創建1200年記念 特別展「神護寺―空海と真言密教のはじまり」

東京国立博物館では、創建1200年を記念して、特別展「神護寺―空海と真言密教のはじまり」が、7月17日から9月8日までの会期で開催されている。

既に会期が後半に入った同展では、《薬師如来立像》や《五大虚空蔵菩薩坐像》、《釈迦如来像》、《両界曼荼羅(高雄曼荼羅)》、さらに《山水屏風》などの寺宝であり国宝でもある展示品がズラリと並ぶ。また国宝だけでも、今展の主役である空海著の《風信帖》や《灌頂暦名》、《金剛般若経開題残巻》だけでなく、最澄著の《御請来目録》や《尺牘(久隔帖)》など、平安初期の二大スターの真筆も多く見られるという、非常に贅沢な内容だ。

- _短い練習_:
神護寺展の本文を「既に会期が後半に入った同展で」から始めて「という、非常に贅沢な内容だ。」まで、「平安初期」を「平安時代初期」に差し替えて書き出すこと。 エントリはここでは使わない。

- _データ抜粋_:
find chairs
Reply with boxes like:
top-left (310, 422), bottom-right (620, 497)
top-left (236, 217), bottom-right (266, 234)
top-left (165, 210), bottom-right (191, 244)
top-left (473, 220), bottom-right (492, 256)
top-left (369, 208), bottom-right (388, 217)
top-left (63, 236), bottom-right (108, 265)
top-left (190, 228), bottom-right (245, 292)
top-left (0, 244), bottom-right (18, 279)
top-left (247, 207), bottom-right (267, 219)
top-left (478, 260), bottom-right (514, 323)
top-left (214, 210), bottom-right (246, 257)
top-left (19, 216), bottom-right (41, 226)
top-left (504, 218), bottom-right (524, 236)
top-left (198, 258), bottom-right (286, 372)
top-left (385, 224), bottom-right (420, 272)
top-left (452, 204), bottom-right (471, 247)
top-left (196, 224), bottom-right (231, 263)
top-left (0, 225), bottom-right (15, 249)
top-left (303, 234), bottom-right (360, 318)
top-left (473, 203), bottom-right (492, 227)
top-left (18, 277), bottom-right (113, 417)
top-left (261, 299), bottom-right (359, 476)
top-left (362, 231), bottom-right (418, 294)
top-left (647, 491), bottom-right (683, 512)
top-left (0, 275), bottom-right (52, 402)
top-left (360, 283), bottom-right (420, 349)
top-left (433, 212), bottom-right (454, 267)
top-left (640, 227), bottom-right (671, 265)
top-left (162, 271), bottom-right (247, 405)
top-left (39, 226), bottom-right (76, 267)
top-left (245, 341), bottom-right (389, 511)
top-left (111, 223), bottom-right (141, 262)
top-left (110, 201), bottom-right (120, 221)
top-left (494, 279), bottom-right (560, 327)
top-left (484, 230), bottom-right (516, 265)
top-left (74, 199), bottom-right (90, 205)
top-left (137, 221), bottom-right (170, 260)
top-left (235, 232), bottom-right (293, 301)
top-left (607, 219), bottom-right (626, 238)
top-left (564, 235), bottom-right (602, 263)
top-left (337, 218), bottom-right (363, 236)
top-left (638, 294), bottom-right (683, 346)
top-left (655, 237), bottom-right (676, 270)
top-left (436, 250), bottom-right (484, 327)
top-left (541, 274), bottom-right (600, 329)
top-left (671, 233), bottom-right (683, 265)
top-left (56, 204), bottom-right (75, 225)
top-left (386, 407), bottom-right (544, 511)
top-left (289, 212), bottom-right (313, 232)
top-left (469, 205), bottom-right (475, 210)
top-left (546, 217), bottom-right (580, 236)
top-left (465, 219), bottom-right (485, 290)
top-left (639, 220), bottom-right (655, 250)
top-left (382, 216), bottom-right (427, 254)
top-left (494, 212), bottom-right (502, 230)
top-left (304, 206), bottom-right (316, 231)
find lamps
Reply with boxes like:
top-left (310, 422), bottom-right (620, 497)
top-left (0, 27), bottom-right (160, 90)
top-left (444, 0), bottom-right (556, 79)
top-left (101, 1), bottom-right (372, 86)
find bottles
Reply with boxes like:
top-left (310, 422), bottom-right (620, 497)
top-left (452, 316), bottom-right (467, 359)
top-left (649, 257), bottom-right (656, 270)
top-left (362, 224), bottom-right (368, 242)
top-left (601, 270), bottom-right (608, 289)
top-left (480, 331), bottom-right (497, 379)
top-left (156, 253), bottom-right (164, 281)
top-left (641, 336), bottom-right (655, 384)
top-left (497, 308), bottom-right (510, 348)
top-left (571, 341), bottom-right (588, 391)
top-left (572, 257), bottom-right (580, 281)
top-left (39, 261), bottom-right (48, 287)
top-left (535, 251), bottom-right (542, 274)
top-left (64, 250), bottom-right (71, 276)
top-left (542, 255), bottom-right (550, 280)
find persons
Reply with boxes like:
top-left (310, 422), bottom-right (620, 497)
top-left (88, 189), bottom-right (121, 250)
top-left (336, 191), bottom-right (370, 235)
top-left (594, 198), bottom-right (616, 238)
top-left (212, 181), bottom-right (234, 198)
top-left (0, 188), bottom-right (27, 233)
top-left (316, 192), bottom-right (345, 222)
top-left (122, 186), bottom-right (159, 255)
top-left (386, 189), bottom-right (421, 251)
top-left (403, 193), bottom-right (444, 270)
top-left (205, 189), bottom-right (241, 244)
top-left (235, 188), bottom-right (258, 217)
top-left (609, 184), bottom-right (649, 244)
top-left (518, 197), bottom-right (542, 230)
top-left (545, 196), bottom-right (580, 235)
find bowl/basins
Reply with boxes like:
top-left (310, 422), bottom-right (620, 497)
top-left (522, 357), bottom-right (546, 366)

- _結果_:
既に会期が後半に入った同展では、《薬師如来立像》や《五大虚空蔵菩薩坐像》、《釈迦如来像》、《両界曼荼羅(高雄曼荼羅)》、さらに《山水屏風》などの寺宝であり国宝でもある展示品がズラリと並ぶ。また国宝だけでも、今展の主役である空海著の《風信帖》や《灌頂暦名》、《金剛般若経開題残巻》だけでなく、最澄著の《御請来目録》や《尺牘(久隔帖)》など、平安時代初期の二大スターの真筆も多く見られるという、非常に贅沢な内容だ。